Honest financial journalism is indispensable to ethical financial markets. It is hard to imagine a clean financial industry in operation if the state of its trade press was unchanged from that of the middle of the 19th century, when financial journalism could be summarized as the propagation of rumors, often with nefarious ends. The professionalization of financial journalism involved creating new rules and new methods of reporting the movement of markets. Charles Dow, Edward Jones, and Charles Bergstresser, the founders of Dow Jones & Co., were reformers who advanced the state of financial journalism and thus financial markets as well.

Charles H. Dow

           Charles Dow was born in Connecticut in 1851. It was a case of modest beginnings. Dow worked on a family farm and little is known about his education except that it wasn’t much. Still, he began his journalistic career at Massachusetts’s Springfield Republican in 1872. There, Dow worked under editor Samuel Bowles, then as well-known as a newspaper man could get. He afterward wrote for newspapers in Providence, Rhode Island before moving to New York in 1879.

           In Springfield and Providence, Dow learned from some of the best in New England’s newspaper business. Samuel Bowles’ Springfield Republican was likened to a journalism school and Dow had also worked for George W. Danielson, another accomplished newspaper man, while in Providence. There, Dow first became involved in financial journalism, covering mining firms and commodities. He had travelled to Colorado with financiers to cover a mining boom then underway.

           After that story, Dow was fixated on financial markets. In 1879, he moved to the Kiernan News Agency in New York. Kiernan operated a news service delivering handwritten bulletins duplicated by carbon paper onto tissue paper sheets. These bulletins were subscribed to by banks and brokers in the city. The news agency’s offices were virtually the headquarters of New York’s financial press. Here, Dow gained a reputation for accuracy and confidentiality, becoming well known amongst his peers and their sources.

Edward D. Jones

           One of Dow’s partners at Dow Jones & Co. was Edward Jones. He was born in Worcester, Massachusetts and received a more extensive formal education than Dow had, graduating from Brown University in 1877. More than just their education differed, Jones had an opposite personality, as excitable as Dow’s was quiet and measured. Still, Jones worked with Dow at the same Providence newspapers before he too joined the Kiernan News Agency in New York.

The Wall Street Journal

           Dow and Jones left Kiernan in 1882 and started Dow Jones & Co. at 15 Wall Street soon thereafter. They were joined by Charles Bergstresser, another alum of Kiernan News Agency. Bergstresser, whose own name was judged too long to form part of the new firm’s name, would have been deserving of the honor. He provided most of the money and was also involved in its day-to-day work.

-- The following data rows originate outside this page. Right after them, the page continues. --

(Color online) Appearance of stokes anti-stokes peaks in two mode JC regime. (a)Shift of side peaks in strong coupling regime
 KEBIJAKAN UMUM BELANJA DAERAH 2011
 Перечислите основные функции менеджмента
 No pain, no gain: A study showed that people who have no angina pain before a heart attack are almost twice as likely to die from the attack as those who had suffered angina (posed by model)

           Like Kiernan, Dow Jones & Co. employed messengers who, in addition to delivering the news as and when it arose, also sold subscriptions, receiving a commission for each sale. The new company began publishing the Customer’s Afternoon Letter. This was a news sheet distributed to subscribers with the last delivery each day. It could be subscribed to separately from Dow Jones & Co.’s ad-hoc news bulletin service and this eventually evolved into The Wall Street Journal.

           The Wall Street Journal itself was launched in 1889, printing its first issue on July 8th that year. The unremembered Charles Bergstresser had come up with the name. The newspaper launched at a time when financial journalism was hardly a clean profession. For one, there was a shortage of good financial news; after all, this was an era when even publicly listed companies had limited reporting requirements. Also, newspapers would collaborate with companies to manipulate markets, with journalists participating in the movement of a stock or other instrument on which they reported. By contrast, The Wall Street Journal barred its employees from investing in companies they were covering.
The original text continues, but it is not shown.